Saved data entries
··········
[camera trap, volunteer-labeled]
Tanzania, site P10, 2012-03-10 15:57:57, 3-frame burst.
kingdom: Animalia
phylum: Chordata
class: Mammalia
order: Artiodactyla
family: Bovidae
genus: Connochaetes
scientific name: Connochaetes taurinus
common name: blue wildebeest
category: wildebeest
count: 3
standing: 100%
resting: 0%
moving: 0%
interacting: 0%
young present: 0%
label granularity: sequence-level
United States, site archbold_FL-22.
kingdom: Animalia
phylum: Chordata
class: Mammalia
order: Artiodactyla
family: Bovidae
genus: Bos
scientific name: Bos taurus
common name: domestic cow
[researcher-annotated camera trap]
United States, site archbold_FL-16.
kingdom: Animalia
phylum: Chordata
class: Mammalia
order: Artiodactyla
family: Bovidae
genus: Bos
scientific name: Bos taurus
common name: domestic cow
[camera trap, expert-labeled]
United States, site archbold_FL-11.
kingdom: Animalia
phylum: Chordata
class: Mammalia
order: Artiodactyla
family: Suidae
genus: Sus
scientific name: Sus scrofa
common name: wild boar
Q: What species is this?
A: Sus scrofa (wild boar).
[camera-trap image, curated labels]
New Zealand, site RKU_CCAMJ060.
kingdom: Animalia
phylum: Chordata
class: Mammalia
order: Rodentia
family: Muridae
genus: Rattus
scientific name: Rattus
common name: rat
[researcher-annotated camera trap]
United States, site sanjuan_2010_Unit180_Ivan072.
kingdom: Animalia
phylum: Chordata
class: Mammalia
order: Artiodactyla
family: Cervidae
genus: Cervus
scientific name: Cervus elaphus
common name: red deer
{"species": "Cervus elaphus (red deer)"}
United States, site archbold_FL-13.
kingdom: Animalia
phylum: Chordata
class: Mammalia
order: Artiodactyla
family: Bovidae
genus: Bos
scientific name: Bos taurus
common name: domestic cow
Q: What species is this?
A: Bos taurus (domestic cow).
··········
**REQUIREMENT**.
Please print, exactly and with nothing else, the lines from the first line of the entries through the line containing "common name: wild boar".

**EXPECTED ANSWER**.
[camera trap, volunteer-labeled]
Tanzania, site P10, 2012-03-10 15:57:57, 3-frame burst.
kingdom: Animalia
phylum: Chordata
class: Mammalia
order: Artiodactyla
family: Bovidae
genus: Connochaetes
scientific name: Connochaetes taurinus
common name: blue wildebeest
category: wildebeest
count: 3
standing: 100%
resting: 0%
moving: 0%
interacting: 0%
young present: 0%
label granularity: sequence-level
United States, site archbold_FL-22.
kingdom: Animalia
phylum: Chordata
class: Mammalia
order: Artiodactyla
family: Bovidae
genus: Bos
scientific name: Bos taurus
common name: domestic cow
[researcher-annotated camera trap]
United States, site archbold_FL-16.
kingdom: Animalia
phylum: Chordata
class: Mammalia
order: Artiodactyla
family: Bovidae
genus: Bos
scientific name: Bos taurus
common name: domestic cow
[camera trap, expert-labeled]
United States, site archbold_FL-11.
kingdom: Animalia
phylum: Chordata
class: Mammalia
order: Artiodactyla
family: Suidae
genus: Sus
scientific name: Sus scrofa
common name: wild boar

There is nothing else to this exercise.